Aim of the exercise: Reproduce everything in the material below, word for word, from the line containing "In the scene" down to the very end of the material.

Records to use:
--

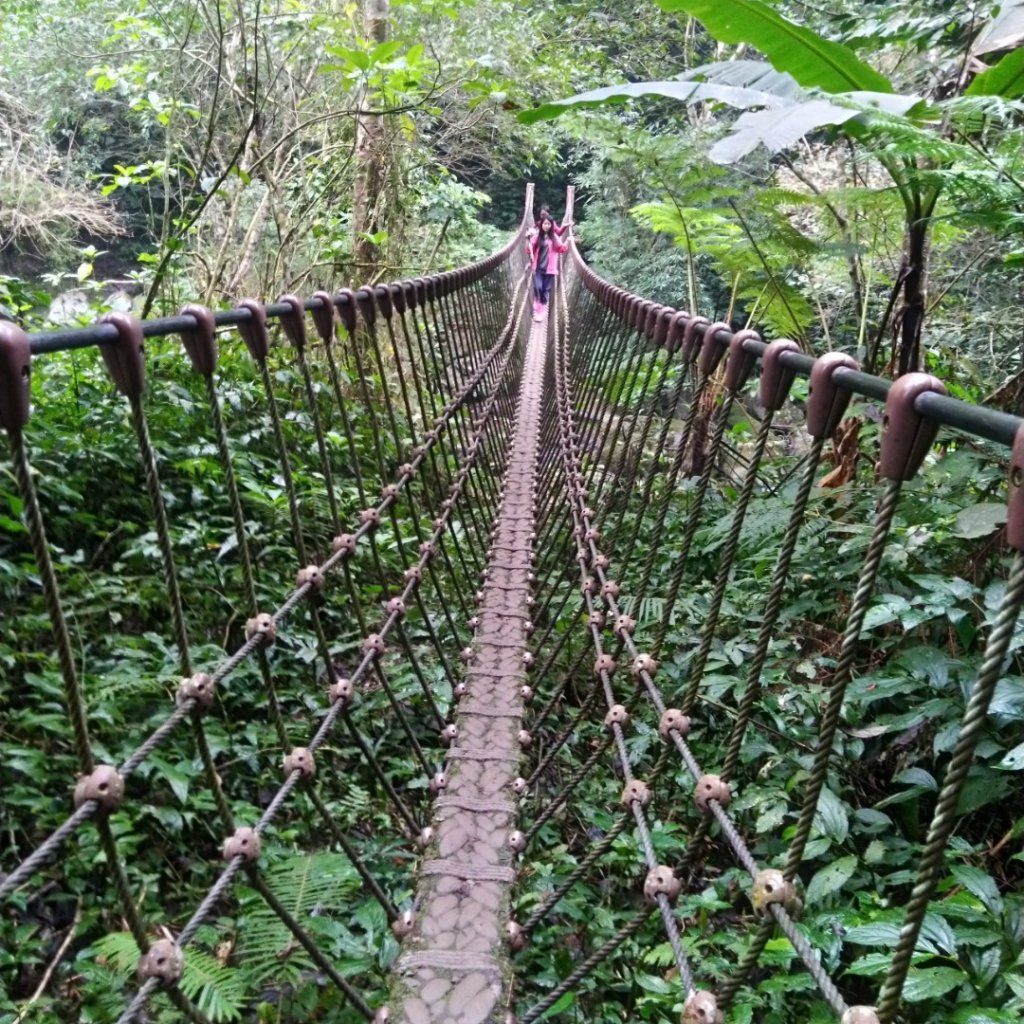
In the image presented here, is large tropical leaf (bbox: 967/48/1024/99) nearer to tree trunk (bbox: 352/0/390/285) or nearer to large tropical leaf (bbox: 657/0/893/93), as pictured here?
large tropical leaf (bbox: 657/0/893/93)

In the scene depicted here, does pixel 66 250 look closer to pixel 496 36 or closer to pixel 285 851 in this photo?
pixel 496 36

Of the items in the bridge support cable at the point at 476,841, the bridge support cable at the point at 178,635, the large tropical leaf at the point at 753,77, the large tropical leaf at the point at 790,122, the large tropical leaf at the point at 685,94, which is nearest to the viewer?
the bridge support cable at the point at 178,635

--

Complete output:
In the scene depicted here, does pixel 66 250 look closer to pixel 496 36 or closer to pixel 285 851 in this photo?
pixel 496 36

Of the items in the bridge support cable at the point at 476,841, the bridge support cable at the point at 178,635, the large tropical leaf at the point at 753,77, the large tropical leaf at the point at 790,122, the large tropical leaf at the point at 685,94, which is nearest to the viewer?
the bridge support cable at the point at 178,635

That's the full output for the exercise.